[mvapich-discuss] Fwd: fortran system calls
David Stuebe
dstuebe at umassd.edu
Thu Sep 18 21:15:25 EDT 2008
Hello MVAPICH
I am helping set up and new cluster and I have run into a problem
using mvapich to compile and run a Fortran90 code which uses system
calls. The program compiles, but will not run on more than one node,
even though only one processor makes the system call. Very strange!
All is well when run on only one node of the cluster.
Running:
mpvapich2 1.0.2
Intel 10.1 compiler
OFED 1.2.5.3
Linux X86_64 2.6.9-67.0.7.ELsmp
Cluster built by aspen systems - dual processor Quad core hardware.
Has anyone seen anything similar - I am not sure it is worth trying to
fix, but if by posting it I save someones else some time, I will feel
warm and fuzzy inside...
!==================================================
program mpi_test
USE MPI
implicit none
INTEGER:: MYID,NPROCS, IERR
WRITE(6,*)"START TEST"
CALL MPI_INIT(IERR)
WRITE(6,*)"MPI_INIT: MPI_COMM_WORLD,IERR",MPI_COMM_WORLD,IERR
CALL MPI_COMM_RANK(MPI_COMM_WORLD,MYID,IERR)
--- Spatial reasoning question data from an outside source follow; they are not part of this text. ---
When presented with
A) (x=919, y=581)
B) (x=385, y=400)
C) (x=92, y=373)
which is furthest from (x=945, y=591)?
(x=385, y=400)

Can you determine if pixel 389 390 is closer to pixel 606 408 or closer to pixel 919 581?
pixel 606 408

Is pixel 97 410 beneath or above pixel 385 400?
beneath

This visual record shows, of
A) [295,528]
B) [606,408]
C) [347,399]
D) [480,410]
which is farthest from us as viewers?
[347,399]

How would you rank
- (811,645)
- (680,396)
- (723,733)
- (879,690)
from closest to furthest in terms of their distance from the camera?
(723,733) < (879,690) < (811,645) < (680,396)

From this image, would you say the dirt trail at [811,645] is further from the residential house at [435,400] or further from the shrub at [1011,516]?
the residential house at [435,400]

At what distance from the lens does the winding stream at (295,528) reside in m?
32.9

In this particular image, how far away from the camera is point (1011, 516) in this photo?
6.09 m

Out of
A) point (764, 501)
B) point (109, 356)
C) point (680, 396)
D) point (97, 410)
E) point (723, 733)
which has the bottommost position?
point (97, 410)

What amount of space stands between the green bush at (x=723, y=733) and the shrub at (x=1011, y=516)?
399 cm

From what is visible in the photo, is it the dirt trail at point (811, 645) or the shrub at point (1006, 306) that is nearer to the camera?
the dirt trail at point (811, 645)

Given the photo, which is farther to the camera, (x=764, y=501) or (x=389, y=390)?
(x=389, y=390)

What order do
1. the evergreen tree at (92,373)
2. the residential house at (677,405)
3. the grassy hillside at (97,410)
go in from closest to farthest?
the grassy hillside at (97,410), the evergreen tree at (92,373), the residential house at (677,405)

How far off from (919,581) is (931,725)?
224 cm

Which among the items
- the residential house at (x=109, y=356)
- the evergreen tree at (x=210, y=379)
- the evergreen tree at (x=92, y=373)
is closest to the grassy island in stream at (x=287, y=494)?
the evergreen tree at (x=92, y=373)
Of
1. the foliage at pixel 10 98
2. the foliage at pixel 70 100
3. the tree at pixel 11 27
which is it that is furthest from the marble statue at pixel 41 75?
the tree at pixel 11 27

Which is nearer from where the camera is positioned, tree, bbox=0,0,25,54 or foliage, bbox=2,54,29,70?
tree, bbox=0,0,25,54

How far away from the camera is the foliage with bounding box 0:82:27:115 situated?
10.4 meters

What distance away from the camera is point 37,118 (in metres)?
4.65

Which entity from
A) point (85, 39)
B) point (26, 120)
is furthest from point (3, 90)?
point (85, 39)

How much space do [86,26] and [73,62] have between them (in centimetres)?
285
WRITE(6,*)"MPI_COMM_RANK: MYID,IERR",MYID,IERR
CALL MPI_COMM_SIZE(MPI_COMM_WORLD,NPROCS,IERR)
WRITE(6,*)"MPI_COMM_RANK: NPROCS,IERR",NPROCS,IERR
CALL MPI_BARRIER(MPI_COMM_WORLD,IERR)
WRITE(6,*) "CALLED BARRIER: myid",myid,IERR
IF(MYID==0) THEN
CALL SYSTEM( "uptime > up_out" )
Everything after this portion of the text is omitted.